▸ Task set
(1) Render this sentence from the waxing blog in Spanish: "The cashiers at Michaels always assume I have a big art project when I buy popsicle sticks in massive quantities."
(2) Write out the stretch of the waxing blog from "I would like" through "as of today!", keeping every word and mark intact.

▸ Text section
— START —
Sunday, May 11, 2014

I would like to wish all the moms that I have waxed, the moms to be and the women who have the potential to be a mom but choose not to, a very Happy Mother's Day!

Saturday, May 10, 2014

When I  had The Happy Hoo-Ha published, it took six weeks for the book to be converted to an electronic version. Things have really changed in the last year and a half. I am excited to say that The Happy Hen House is available on your Kindle today!

Friday, May 9, 2014

Today is my 1500th consecutive blog, and I never imagined that I would have enough to say for that many days without skipping at least one. I need to have things orderly and balanced in my life, which is why I freaked out this morning and went online and saw that my 2nd book entitled "The Happy Hen House" is available on Amazon as of today!

Thursday, May 8, 2014

If you want the area "between your cheeks" waxed, you must give us access to the area in question. I agree that it is a strange sensation having hot wax spread around your butt hole, but clenching your cheeks together like a wild animal who has a death grip on its prey makes it impossible to get to the promised land.

Wednesday, May 7, 2014

Many women have trouble getting pregnant these days. I waxed a woman who told me that this was "baby making week." She is taking fertility drugs and monitoring her cycle, so she knows that this is the week it could happen. After I finished her Brazilian, I told her that I paved an easier path for her "baby making" to happen.

Tuesday, May 6, 2014

The cashiers at Michaels always assume I have a big art project when I buy popsicle sticks in massive quantities. I have to admit that sometimes my projects are big.

Monday, May 5, 2014

Don't be afraid that when I rip off your hair that I will rip off those natural pheromones that make you so desirable. In my opinion, the act of ripping out your hair actually stimulates those pheromones and make you even more irresistible.

Sunday, May 4, 2014

When I told this guy I was having my second book published in a few weeks, he seemed very impressed. Then he asked me what I wrote about. You should have seen his face when I said I write about vaginas. It was priceless!

Saturday, May 3, 2014

At least he had a decent sized salutation.

Friday, May 2, 2014

If you are a gentleman coming in for a Brazilian and feel the need to salute me when you undress, I would prefer if you pinched your parts really hard and stood at ease.  I am a Queen, not a Lieutenant.

Thursday, May 1, 2014

Some people like it hot.  I like it hairy.
— END —
Records from a dataset:
— START —
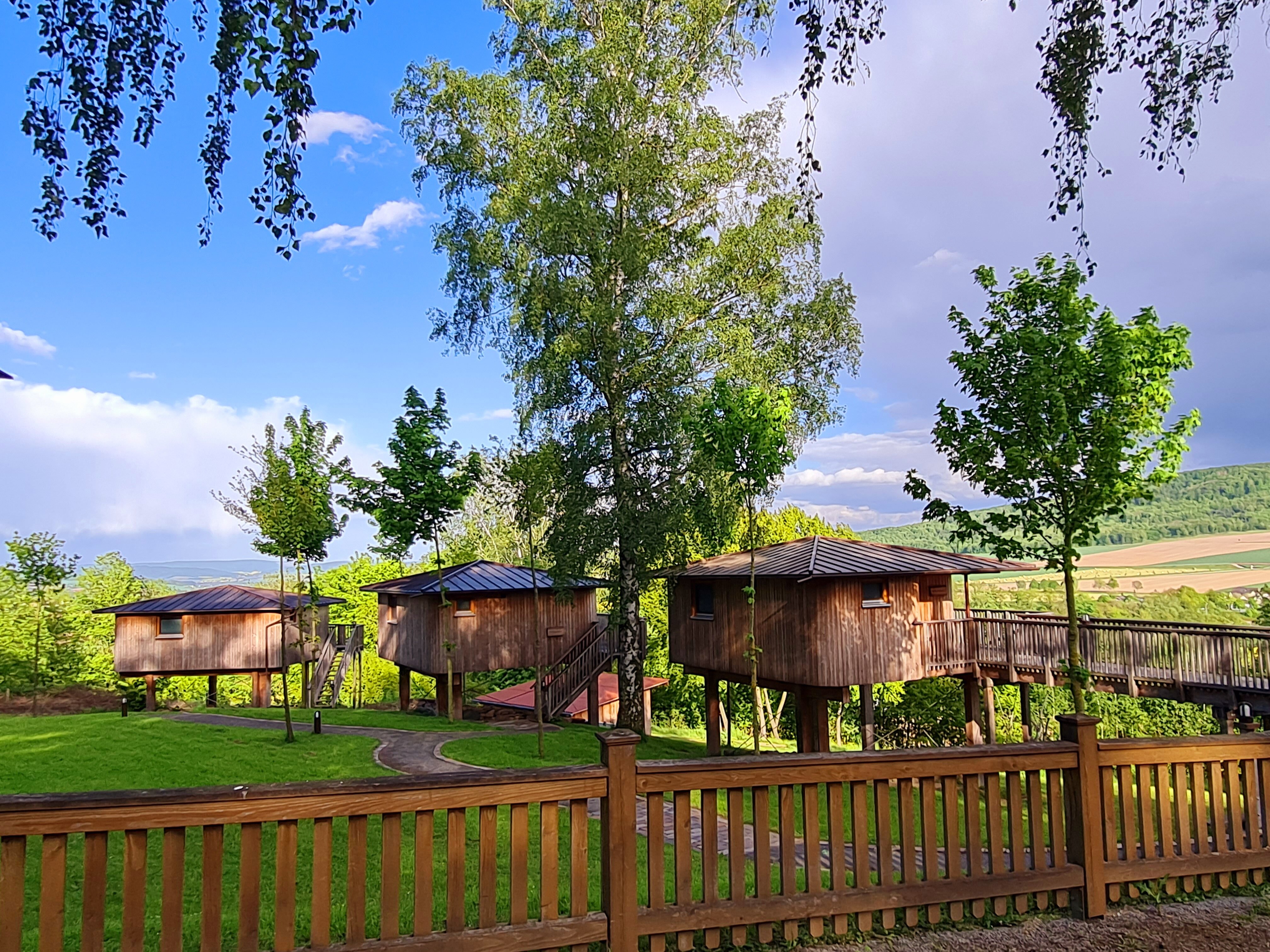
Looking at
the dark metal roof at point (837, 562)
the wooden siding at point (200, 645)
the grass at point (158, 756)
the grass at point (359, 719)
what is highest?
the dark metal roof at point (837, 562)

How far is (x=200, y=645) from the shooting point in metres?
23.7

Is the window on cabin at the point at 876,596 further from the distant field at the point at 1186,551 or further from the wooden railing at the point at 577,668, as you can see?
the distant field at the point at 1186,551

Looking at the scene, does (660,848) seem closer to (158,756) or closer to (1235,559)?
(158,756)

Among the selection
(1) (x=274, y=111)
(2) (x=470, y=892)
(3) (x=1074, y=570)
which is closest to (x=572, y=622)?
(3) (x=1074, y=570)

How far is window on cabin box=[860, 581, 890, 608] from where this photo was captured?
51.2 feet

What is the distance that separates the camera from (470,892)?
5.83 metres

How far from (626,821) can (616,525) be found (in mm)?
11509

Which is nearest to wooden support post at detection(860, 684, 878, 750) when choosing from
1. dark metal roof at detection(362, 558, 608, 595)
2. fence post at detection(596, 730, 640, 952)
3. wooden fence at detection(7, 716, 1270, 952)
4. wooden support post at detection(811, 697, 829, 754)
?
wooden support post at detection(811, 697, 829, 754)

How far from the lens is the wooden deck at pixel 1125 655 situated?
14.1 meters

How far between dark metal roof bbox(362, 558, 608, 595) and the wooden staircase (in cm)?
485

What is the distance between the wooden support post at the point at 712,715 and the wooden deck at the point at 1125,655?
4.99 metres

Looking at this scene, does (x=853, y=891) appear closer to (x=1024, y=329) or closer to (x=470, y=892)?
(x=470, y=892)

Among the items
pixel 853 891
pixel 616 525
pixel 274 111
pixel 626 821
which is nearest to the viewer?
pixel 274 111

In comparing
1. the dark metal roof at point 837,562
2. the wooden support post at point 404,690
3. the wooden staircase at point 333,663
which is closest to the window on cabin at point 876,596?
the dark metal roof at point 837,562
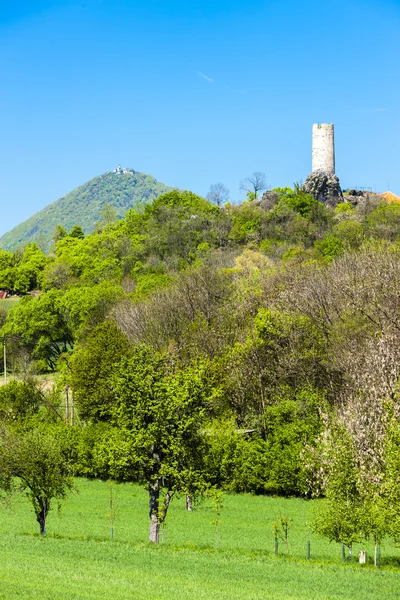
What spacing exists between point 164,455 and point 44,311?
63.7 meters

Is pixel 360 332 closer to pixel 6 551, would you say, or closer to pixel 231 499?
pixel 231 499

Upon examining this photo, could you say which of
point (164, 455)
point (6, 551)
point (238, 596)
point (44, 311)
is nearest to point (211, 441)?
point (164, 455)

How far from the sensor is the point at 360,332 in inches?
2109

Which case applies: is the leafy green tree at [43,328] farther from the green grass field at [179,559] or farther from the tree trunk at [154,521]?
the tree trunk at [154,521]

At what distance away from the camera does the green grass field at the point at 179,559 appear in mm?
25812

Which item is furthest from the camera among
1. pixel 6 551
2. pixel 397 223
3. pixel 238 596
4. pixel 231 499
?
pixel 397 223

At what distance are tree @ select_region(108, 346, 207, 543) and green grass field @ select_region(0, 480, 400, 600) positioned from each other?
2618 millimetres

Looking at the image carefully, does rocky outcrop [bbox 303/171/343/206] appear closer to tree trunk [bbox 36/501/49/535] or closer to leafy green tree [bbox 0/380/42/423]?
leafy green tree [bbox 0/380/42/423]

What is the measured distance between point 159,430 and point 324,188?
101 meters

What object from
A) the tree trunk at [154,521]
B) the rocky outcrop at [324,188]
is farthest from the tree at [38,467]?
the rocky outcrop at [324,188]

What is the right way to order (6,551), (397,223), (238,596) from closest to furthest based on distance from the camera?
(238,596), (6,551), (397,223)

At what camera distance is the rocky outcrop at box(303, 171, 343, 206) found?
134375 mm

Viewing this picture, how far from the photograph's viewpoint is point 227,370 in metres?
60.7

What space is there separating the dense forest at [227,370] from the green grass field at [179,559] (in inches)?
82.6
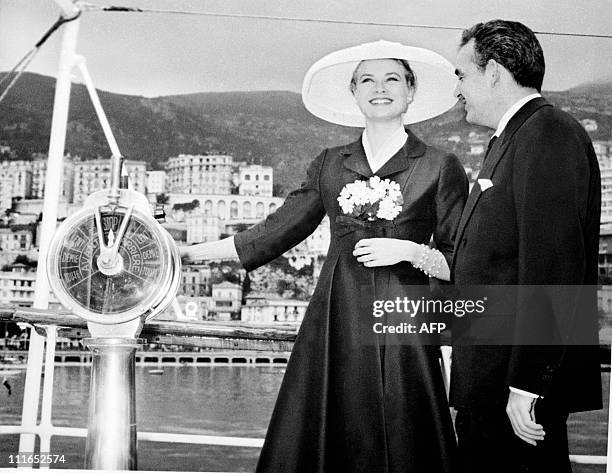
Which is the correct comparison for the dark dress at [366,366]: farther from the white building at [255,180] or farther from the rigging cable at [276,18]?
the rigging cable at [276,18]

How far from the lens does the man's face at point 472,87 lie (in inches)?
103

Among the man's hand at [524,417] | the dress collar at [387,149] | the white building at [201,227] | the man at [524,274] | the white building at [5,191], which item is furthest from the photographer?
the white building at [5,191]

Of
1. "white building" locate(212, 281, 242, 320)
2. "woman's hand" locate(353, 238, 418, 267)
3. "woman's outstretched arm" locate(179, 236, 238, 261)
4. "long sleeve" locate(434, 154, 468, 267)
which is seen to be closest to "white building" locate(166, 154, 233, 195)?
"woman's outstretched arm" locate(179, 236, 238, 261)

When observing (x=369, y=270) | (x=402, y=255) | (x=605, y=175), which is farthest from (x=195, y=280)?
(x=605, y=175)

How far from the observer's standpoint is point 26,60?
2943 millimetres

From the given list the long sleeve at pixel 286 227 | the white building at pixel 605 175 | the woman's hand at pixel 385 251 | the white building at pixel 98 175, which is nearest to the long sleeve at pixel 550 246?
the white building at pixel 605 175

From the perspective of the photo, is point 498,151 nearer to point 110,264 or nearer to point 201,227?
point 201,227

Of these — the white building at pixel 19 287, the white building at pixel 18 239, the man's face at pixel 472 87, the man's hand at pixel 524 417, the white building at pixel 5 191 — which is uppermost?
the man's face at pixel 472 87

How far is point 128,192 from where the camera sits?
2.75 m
— END —
— START —
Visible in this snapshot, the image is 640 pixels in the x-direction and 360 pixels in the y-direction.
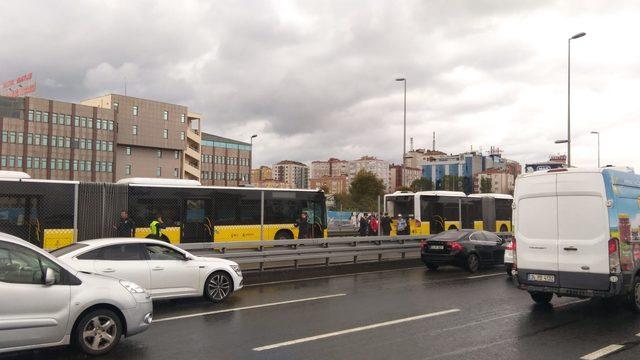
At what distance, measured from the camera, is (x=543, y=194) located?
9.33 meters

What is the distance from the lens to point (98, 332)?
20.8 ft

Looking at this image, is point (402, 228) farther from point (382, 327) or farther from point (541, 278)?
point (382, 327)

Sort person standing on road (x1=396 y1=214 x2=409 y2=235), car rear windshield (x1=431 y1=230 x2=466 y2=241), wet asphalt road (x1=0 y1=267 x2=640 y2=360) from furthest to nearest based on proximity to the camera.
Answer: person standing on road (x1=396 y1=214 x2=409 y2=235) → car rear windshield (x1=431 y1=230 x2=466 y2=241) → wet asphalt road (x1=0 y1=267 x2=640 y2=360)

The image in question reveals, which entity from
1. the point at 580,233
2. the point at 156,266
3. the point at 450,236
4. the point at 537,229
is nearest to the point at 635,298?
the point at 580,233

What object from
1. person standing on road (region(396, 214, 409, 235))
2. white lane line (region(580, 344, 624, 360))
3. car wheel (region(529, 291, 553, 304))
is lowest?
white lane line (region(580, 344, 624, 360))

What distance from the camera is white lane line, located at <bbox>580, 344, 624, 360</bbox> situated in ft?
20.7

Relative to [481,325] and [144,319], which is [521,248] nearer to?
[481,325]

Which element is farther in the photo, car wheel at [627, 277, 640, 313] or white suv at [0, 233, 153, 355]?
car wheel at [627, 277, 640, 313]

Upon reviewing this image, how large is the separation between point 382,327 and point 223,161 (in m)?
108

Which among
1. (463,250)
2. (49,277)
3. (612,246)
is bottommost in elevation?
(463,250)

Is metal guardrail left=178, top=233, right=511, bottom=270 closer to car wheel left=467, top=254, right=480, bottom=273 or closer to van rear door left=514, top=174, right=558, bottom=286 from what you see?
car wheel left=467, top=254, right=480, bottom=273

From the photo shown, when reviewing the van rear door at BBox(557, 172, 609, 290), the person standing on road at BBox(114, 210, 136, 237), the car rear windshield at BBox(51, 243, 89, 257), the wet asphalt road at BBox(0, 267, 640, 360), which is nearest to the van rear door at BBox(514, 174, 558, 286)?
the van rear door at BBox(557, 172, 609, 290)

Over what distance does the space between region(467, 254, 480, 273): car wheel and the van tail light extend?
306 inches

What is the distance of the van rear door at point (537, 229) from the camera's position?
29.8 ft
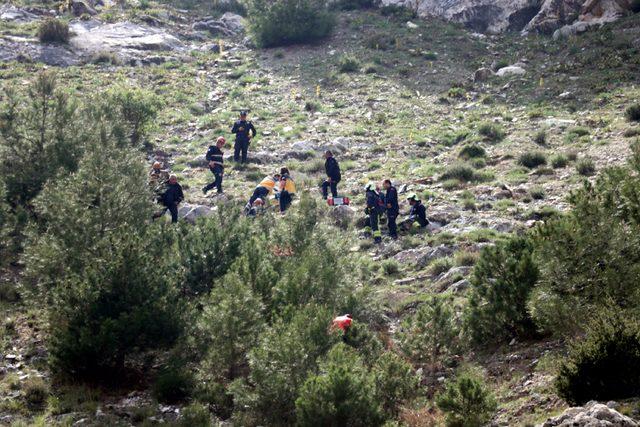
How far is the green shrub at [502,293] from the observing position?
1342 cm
— END —
— START —
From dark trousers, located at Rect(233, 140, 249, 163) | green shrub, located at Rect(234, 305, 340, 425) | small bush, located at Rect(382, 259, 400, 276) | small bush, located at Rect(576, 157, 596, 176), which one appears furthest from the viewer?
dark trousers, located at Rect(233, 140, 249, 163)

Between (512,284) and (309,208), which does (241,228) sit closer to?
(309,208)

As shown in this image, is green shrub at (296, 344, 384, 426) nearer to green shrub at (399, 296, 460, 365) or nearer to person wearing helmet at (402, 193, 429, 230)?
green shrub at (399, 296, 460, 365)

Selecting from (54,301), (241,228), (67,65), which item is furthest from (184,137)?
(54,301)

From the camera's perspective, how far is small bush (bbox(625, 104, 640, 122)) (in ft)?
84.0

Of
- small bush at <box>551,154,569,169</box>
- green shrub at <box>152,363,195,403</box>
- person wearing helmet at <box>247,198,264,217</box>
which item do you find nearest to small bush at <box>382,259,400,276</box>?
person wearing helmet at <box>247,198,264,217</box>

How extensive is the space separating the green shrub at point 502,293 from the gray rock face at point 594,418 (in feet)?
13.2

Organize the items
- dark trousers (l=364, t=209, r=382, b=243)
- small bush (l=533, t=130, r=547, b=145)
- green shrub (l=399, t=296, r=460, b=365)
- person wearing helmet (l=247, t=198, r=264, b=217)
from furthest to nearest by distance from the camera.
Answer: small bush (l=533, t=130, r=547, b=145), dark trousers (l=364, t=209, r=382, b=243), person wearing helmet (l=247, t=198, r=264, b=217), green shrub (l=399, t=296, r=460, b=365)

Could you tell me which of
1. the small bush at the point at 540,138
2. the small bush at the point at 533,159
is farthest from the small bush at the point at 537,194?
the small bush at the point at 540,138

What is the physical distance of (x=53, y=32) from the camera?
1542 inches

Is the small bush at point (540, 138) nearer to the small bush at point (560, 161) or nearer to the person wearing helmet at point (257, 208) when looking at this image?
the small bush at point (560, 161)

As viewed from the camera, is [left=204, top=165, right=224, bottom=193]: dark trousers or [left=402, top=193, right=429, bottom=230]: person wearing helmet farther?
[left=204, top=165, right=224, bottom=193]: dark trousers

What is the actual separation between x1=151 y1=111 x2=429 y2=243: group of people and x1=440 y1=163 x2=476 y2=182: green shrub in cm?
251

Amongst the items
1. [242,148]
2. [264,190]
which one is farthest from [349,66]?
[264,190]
— END —
▸ Outputs by task
(1) Los cajeros de Michaels siempre suponen que tengo un gran proyecto de arte cuando compro palitos de paleta en cantidades enormes.

(2)
I would like to wish all the moms that I have waxed, the moms to be and the women who have the potential to be a mom but choose not to, a very Happy Mother's Day!

Saturday, May 10, 2014

When I  had The Happy Hoo-Ha published, it took six weeks for the book to be converted to an electronic version. Things have really changed in the last year and a half. I am excited to say that The Happy Hen House is available on your Kindle today!

Friday, May 9, 2014

Today is my 1500th consecutive blog, and I never imagined that I would have enough to say for that many days without skipping at least one. I need to have things orderly and balanced in my life, which is why I freaked out this morning and went online and saw that my 2nd book entitled "The Happy Hen House" is available on Amazon as of today!